- Earlier this month, Mayor Catherine Pugh announced that the city’s annual Martin Luther King Jr. Day Parade wouldn’t be happening this year. The parade, which features local kids’ dance troupes and bands from around Baltimore, draws a big crowd despite January’s frigid temperatures. We’d be having a cleanup day instead, she said, as a way of honoring MLK’s spirit. The decision caused a bit of an uproar, with over a thousand people signing an online petition asking for the event to be reinstated. Critics asked, why couldn’t we do both? Well, we can, and as Pugh announced a few days later, we will. “We heard from the people. We’ll do the parade and the day of service,” Pugh said. We think that’s the right decision.
- City Council President Jack Young put his whole foot in his mouth at a community meeting last Wednesday, when, according to The Baltimore Brew, he remarked, “The more we keep the news media out of our business, the better we can run this city.” Lester Davis, Young’s deputy chief of staff, later told the outlet that the statements were aimed at reporting that is meant to “draw eyeballs and not meant to inform citizens.” We’d buy that if Davis didn’t hop on Twitter later on and accuse the Brew of inaccurately quoting him. Between Donald “Fake News” Trump in the White House, and the scandal-plagued, journalist-averse Baltimore City Police Department dominating the news here, we muckrakers are kinda on edge here, OK? Our job is to make sure the business of the city is being carried out properly. It’s something we’re kinda committed to.

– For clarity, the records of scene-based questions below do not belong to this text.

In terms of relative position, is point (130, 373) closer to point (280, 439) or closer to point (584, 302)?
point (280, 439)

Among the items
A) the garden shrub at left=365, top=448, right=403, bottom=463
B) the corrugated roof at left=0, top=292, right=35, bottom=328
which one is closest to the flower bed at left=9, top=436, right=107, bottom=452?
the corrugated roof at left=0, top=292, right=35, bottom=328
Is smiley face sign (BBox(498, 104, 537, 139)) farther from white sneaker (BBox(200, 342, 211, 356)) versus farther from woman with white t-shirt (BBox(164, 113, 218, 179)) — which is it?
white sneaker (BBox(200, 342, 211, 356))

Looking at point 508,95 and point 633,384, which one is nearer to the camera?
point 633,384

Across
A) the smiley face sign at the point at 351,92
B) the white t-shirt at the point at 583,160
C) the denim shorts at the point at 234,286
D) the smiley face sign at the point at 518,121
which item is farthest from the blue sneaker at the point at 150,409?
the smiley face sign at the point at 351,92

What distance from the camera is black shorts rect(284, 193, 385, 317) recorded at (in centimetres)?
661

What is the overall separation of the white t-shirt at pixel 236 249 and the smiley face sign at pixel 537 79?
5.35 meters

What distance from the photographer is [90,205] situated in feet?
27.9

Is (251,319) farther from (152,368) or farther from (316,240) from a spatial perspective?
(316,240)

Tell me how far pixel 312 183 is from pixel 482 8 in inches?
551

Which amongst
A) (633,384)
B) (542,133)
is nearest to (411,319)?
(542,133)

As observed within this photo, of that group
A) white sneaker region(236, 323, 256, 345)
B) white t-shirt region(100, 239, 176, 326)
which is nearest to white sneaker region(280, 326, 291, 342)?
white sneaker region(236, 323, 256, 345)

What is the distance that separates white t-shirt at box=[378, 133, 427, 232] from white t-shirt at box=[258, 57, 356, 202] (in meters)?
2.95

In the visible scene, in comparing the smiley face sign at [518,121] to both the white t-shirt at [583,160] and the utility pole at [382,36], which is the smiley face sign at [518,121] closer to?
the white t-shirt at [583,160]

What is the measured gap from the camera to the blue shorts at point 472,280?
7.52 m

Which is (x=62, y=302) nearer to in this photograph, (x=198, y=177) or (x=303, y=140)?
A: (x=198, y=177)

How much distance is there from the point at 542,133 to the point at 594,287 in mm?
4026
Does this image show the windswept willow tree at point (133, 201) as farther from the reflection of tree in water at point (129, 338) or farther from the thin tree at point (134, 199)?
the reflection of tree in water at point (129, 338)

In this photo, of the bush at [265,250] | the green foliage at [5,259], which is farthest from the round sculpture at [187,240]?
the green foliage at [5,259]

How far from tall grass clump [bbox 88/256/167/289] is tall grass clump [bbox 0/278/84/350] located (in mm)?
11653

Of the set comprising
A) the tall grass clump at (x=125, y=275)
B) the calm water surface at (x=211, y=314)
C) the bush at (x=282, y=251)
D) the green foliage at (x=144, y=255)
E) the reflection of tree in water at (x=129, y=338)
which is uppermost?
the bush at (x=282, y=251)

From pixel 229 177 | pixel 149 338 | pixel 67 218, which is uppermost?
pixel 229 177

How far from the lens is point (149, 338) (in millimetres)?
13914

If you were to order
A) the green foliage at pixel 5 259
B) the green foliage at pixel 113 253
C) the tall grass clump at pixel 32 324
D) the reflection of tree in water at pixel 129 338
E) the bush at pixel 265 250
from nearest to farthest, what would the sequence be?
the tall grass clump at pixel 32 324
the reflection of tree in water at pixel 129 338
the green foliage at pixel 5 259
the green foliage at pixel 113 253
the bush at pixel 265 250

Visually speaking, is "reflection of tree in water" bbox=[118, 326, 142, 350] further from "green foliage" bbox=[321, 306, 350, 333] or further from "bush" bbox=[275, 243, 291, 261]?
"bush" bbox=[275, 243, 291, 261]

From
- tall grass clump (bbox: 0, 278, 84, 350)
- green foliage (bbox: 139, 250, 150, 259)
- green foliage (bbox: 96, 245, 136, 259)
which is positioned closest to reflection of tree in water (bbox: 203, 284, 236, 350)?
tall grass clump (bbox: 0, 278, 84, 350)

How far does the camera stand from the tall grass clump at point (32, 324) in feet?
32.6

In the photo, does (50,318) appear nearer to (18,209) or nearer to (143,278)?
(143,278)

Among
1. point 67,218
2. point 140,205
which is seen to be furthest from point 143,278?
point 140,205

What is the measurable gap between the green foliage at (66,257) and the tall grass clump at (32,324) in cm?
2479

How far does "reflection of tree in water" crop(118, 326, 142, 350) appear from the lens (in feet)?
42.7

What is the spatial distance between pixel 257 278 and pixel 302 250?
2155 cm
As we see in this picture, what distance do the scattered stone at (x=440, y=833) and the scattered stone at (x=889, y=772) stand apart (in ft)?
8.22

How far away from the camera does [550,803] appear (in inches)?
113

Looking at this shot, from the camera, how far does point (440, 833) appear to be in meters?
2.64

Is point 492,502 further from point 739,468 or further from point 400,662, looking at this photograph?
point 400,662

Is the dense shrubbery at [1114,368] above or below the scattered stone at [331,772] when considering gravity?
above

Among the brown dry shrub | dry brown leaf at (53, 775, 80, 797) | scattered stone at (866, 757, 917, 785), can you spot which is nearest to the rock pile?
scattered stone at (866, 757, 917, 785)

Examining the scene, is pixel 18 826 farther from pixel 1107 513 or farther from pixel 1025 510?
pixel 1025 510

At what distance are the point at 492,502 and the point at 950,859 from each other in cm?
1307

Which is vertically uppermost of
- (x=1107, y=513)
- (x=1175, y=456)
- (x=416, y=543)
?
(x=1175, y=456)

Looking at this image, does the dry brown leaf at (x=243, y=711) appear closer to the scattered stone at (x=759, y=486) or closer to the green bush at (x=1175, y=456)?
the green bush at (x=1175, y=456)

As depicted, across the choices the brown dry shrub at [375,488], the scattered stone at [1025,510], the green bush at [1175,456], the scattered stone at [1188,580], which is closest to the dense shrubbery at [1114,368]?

- It feels like mass shooting events are becoming commonplace now, a heartbreaking reality of being alive in 2017. Harford County Sheriff Jeffrey Gahler thinks the solution is . . . more guns? The Parishioner Protection Act of 2018 would allow gun owners to bring their weapons to church. As the Sun’s Alison Knezevich and Erin Cox noted, the move goes against the general mood in Maryland, with many politicians pushing for stricter gun legislation.
- Folks here in Maryland got an extra week to sign up for Obamacare, when officials pushed the deadline to Dec. 22, instead of Dec. 15. Members of the Trump administration have been consistent in their efforts to dissuade citizens for signing up for the federal healthcare program, setting a shortened 45-day enrollment period and slashing the program’s advertising budget by more than 90 percent. What happened to people over politics?
- Alicia Evans and her two daughters Layla Mullen and Amani Mullen died in a house fire the morning of Wednesday Dec. 13 in Richnor Springs near Cold Spring Lane. And on Dec. 16, a vacant right next to the Rose Street Community Center—long celebrated for providing a respite from street violence—caught on fire, though fortunately the community center was not harmed.
- Baltimore’s Creek Boyz continue to gain more acclaim and fans for their song, ‘With My Team,’ and this week, an official remix featuring Lil Yachty was released. It’s a nice fit. Yachty’s yelping, sing-song style is similar to Creek Boyz and Yachty has publicly praised the song for quite some time. We’ve been tough on Creek Boyz after they reissued ‘With My Team’ with the maudlin references to Baltimore’s homicide rate edited out, but this is a song of the year contender and Yachty teaming up with Baltimore’s Bone-Thugs surely raises the song’s profile even more.
- Early Friday afternoon, Baltimoreans were glued to their computer screens and iPhones watching an intense 30-minute police chase through West Baltimore. It began when police attempted to pull over a vehicle connected to two shootings. The driver, later identified as Mausean Vittorio Quran Carter, at some point took off and fired at officers, who fired back. During the chase, Carter continued firing, striking two civilians. The chase ended after Carter’s car endured damage and, as the Sun’s Justin Fenton pointed out, Carter’s girlfriend pulled him out of the car.
- There were five homicides in Baltimore over the past week (Dec. 10-18, the week before the Beat went press). Markel Gray on Dec. 10, and then four other homicide victims, all not yet identified, who died on Dec. 12, Dec. 14, Dec. 15, and Dec. 16. As of Dec. 18, Baltimore has had 331 homicides.